The delightfully demented minds behind NOT QUITE HOLLYWOOD (2009) and the upcoming Cannon Films documentary, ELECTRIC BOOGALOO: THE WILD, UNTOLD STORY OF CANNON FILMS, have concocted one of the single greatest documents of a film industry where life and the movies were cheap...dirt cheap. Joe Bob Briggs' three 'B's, Blood, Breasts and Beasts abound.

Girls Got Guns

Not known for its subtleties, making movies in the danger fraught jungle hell of the Philippines was a literal example of guerrilla filmmaking at its most inexpensive and perilous. Fans of the BLOOD ISLAND trilogy, the New World WIP pictures, the no budget wonders of Bobby Suarez and the mindless actioners from Cirio Santiago will have a field day relishing in a fast paced miasma of gleefully grotesque film clips and rollickin' recollections from a parade of actors, actresses and the filmmakers who made them.

The amazing enigma that is Weng Weng!

Lovingly compiled and oozing with a glowing green blood that would make Dr. Lorca proud, MACHETE MAIDENS lives up to its title and then some with its bevy of mud-caked, machete wielding wild women, machine gun toting mercenaries, gnarly, nasty looking monsters, one armed executioners and midget super spies. Originally envisioned as a documentary about the cult midget sensation, Weng Weng (FOR Y'UR HEIGHT ONLY), that auspicious undertaking soon morphed into this ambitious love letter, a cornucopia of kookiness that is the exploitational recesses of the Filipino film industry.

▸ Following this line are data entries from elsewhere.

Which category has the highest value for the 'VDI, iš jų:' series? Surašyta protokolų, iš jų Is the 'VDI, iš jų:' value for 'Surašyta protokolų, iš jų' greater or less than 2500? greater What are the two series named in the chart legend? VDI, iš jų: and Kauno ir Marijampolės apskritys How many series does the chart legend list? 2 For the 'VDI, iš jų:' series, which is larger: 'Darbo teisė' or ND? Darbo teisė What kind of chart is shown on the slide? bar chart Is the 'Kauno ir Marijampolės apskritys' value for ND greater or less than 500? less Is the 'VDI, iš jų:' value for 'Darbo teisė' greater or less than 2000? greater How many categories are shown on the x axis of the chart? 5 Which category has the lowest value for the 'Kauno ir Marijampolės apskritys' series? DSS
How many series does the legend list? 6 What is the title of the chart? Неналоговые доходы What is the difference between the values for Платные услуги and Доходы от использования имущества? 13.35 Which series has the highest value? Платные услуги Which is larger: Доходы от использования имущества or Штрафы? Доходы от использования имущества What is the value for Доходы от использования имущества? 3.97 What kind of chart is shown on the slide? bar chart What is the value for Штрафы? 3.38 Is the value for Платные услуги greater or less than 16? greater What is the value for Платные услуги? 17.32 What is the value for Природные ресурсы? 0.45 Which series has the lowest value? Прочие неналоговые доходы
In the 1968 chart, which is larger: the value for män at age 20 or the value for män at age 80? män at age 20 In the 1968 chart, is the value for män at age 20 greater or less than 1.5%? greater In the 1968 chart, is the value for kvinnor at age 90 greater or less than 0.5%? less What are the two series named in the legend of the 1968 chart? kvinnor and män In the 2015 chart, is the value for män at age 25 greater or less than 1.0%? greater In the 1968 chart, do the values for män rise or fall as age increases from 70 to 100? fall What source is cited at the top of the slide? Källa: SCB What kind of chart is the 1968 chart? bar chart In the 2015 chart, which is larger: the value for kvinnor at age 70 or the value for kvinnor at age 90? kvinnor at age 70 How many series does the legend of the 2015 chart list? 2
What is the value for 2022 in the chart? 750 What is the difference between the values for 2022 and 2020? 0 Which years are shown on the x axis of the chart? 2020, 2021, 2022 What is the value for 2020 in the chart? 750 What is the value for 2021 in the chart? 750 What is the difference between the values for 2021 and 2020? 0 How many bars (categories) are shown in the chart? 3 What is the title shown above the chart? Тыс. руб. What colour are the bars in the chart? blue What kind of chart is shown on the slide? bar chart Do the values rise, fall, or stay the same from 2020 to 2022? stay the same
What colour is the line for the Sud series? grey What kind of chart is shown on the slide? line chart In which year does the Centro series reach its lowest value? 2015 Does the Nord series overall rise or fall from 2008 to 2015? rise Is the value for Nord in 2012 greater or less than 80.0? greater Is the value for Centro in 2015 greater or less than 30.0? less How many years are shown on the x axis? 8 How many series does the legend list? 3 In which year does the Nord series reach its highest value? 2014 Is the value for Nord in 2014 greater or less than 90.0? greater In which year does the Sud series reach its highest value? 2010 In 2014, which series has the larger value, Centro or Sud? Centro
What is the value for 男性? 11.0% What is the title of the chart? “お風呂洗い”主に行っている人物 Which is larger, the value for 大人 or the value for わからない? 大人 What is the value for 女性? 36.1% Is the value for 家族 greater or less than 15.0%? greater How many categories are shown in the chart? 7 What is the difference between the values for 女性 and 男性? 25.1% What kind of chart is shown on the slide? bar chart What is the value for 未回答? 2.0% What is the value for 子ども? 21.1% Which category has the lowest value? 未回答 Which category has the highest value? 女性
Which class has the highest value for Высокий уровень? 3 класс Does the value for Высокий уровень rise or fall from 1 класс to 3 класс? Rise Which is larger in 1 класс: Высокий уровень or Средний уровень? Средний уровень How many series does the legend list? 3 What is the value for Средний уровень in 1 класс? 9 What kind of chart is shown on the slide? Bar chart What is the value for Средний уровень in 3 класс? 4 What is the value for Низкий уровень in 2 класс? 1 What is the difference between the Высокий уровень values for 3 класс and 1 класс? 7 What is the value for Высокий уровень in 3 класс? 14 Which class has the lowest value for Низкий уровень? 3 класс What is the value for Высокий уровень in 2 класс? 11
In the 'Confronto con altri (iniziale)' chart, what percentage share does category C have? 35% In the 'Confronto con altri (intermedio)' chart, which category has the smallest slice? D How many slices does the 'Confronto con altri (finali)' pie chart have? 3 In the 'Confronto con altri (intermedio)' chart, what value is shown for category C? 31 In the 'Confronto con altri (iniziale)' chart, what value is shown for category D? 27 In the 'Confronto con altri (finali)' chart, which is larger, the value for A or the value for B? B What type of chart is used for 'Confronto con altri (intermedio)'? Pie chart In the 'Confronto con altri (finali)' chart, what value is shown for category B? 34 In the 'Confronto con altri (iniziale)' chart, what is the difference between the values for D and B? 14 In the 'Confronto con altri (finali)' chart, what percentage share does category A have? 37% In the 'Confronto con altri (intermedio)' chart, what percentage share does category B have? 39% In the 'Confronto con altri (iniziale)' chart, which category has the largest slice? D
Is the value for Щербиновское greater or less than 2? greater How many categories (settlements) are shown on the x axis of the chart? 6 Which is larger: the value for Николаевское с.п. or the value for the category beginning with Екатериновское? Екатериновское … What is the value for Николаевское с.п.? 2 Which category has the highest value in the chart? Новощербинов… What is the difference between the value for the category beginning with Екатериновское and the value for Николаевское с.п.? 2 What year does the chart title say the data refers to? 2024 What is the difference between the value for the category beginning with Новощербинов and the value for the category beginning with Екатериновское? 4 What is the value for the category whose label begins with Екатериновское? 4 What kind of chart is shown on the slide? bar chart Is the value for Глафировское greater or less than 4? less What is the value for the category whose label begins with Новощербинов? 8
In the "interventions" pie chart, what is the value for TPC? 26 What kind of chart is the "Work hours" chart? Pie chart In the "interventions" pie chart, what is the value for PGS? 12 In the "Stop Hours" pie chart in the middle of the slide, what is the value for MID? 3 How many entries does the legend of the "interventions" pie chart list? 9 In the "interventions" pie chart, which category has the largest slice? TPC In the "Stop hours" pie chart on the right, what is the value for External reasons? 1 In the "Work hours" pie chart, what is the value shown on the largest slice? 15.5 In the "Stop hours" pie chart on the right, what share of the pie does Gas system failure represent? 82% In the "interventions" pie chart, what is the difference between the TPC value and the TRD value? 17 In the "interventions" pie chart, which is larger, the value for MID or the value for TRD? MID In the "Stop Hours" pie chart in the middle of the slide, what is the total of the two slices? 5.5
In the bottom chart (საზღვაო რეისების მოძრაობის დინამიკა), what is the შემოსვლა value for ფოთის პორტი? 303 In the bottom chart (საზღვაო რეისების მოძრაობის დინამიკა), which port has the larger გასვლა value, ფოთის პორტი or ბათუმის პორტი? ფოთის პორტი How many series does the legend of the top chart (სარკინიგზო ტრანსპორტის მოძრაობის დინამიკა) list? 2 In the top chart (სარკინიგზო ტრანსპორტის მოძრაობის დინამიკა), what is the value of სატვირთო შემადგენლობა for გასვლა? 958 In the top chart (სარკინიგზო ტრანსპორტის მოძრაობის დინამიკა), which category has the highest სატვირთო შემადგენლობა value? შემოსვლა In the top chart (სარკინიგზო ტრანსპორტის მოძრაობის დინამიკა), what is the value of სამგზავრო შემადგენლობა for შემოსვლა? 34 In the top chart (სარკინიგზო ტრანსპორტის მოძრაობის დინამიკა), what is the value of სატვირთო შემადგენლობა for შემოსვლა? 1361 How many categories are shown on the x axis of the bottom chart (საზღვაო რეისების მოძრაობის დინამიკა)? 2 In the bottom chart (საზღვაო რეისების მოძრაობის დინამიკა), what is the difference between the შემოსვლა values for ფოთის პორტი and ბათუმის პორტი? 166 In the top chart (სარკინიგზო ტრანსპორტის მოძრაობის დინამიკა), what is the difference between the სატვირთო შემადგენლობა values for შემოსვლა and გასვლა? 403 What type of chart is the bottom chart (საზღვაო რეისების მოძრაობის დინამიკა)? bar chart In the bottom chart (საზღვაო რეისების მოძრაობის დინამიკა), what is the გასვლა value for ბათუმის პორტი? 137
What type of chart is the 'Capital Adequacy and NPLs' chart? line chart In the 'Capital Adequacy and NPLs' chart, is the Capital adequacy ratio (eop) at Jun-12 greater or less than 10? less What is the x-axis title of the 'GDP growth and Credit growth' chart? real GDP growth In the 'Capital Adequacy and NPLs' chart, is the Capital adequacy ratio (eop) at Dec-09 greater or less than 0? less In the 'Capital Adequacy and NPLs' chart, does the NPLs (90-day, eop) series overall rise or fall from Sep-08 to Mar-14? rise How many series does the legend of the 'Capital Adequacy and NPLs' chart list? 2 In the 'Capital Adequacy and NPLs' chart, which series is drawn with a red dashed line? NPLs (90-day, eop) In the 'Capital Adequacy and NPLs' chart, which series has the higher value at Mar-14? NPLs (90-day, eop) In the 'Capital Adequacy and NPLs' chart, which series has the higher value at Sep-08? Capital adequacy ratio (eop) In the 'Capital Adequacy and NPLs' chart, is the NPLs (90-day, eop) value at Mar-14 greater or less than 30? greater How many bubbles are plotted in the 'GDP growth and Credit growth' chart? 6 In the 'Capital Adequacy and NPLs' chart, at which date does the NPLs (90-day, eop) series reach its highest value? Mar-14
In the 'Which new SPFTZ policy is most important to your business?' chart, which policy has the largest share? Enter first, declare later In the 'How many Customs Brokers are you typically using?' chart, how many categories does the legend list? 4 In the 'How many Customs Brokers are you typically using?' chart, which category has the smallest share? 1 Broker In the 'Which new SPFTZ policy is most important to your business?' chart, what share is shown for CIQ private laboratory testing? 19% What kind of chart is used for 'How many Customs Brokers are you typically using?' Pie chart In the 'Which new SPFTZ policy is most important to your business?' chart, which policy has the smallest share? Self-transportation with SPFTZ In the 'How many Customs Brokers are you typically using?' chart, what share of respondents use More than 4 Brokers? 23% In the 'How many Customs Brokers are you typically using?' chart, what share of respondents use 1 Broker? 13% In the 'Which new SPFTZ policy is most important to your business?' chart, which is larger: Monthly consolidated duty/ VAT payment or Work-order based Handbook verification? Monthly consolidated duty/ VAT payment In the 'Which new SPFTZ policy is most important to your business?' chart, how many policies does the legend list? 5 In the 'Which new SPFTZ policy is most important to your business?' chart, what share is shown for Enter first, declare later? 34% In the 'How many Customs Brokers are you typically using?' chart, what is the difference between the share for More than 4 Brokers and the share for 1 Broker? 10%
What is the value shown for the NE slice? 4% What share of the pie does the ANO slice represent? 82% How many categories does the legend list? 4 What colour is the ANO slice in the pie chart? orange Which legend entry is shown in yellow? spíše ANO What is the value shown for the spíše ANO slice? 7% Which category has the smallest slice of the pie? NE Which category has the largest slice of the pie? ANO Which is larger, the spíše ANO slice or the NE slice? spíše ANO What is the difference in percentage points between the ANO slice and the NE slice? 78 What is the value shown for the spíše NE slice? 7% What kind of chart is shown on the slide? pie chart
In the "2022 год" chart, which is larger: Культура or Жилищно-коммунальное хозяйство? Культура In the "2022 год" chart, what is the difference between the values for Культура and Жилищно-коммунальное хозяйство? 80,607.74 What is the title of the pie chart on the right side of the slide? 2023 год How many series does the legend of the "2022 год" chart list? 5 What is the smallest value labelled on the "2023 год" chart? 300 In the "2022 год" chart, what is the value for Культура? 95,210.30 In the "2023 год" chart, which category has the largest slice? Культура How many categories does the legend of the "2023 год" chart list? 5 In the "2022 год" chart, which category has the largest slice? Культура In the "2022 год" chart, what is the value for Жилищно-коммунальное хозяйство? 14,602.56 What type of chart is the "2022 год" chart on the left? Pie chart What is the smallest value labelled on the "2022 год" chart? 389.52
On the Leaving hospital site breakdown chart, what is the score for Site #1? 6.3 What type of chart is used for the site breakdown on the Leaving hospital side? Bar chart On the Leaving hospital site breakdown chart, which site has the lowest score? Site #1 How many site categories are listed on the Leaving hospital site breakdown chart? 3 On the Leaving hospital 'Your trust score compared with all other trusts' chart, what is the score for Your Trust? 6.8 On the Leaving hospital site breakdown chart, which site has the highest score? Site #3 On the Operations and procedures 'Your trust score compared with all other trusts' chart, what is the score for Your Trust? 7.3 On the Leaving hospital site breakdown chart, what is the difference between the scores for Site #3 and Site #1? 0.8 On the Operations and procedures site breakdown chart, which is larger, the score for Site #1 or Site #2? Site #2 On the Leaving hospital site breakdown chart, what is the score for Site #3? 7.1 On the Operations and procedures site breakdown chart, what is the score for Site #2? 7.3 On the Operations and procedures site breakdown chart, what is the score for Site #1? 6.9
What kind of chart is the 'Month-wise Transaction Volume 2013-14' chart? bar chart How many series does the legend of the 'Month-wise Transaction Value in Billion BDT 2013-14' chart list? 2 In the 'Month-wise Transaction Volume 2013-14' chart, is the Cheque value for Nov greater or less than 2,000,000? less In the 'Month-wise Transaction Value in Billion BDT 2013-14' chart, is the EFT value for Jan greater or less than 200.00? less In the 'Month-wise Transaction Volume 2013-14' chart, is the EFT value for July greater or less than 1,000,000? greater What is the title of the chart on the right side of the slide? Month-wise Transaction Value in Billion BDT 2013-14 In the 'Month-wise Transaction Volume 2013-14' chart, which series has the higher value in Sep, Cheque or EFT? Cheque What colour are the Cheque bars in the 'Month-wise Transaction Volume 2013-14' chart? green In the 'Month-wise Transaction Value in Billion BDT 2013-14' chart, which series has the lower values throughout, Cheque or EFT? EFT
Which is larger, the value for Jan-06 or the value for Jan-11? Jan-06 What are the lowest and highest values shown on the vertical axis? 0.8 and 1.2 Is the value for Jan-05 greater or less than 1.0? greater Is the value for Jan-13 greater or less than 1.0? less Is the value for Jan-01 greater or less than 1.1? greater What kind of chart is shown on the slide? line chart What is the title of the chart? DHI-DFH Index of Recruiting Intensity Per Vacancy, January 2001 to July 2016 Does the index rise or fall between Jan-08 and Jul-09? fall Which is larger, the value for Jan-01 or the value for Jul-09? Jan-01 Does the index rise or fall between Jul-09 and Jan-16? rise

Hartley's diabolical documentary never shirks when it comes to presenting the Philippines as anything but a riotously out of control war zone where the behind the scenes stories were often just as, if not more entertaining than the films themselves. The director shows a grand hand at grasping the ideology behind exploitation movies and what makes them work. No doubt should he ever graduate to features, he could deliver a truly faithful interpretation of Drive in trash that several of today's self indulgent and delusional 'Masters of Horror' repeatedly fail to achieve. MACHETE MAIDENS opening credits alone capture the look, feel and spirit of the drive in experience in a way craptastic crud like the misguided and misbegotten GRINDHOUSE (2007) and the painfully juvenile claptrap that is CHILLERAMA (2011) attempted to wrangle.

Just be mindful not to get your 'Up Chuck Cup' and your soda cup mixed up; one tastes great while the other is less filling!

Hartley's MAIDENS is extremely entertaining and not just as a big bowl of party nachos dripping with melted cheese and salsa, but also as a fascinating history lesson. Prepare to be shocked and awed at some of the horrific tales and life threatening potentiality of making movies in the god-forsaken terrain of the dictatorial, Marcos ruled Filipino nation. Not only is there a goosebumper-crop of harrowing recollections of what nearly brought the films participants to the brink of death (and worse), there's also a candid overview of Coppola's majestically grim, Filipino lensed APOCALYPSE NOW (1979) brought to us in the words of the lovably, and brutally blunt R. Lee Ermey.


If there's any stumbling block at all, it's that the film may be perceived as a Corman-New World showcase. Considering there are a great many co-productions between King Corman and Filipino filmmakers, it's only natural they make up a heavy chunk of this 84 minute doc. Another area that's conspicuous in its absence is a lack of coverage on Philippine cinemas most recognizable export, the portly and bug-eyed Vic Diaz. The man is present and accounted for, but only in film clips with no discussion of his place among the ranks of the Coconut & Gold Republics torrid cinematic saga. With that aside, this a whip crackingly good movie that succeeds in both titillation and education of one of the darkest and wildest corners in movie making history.

This review is representative of the All Region Umbrella Entertainment 2 Disc Set.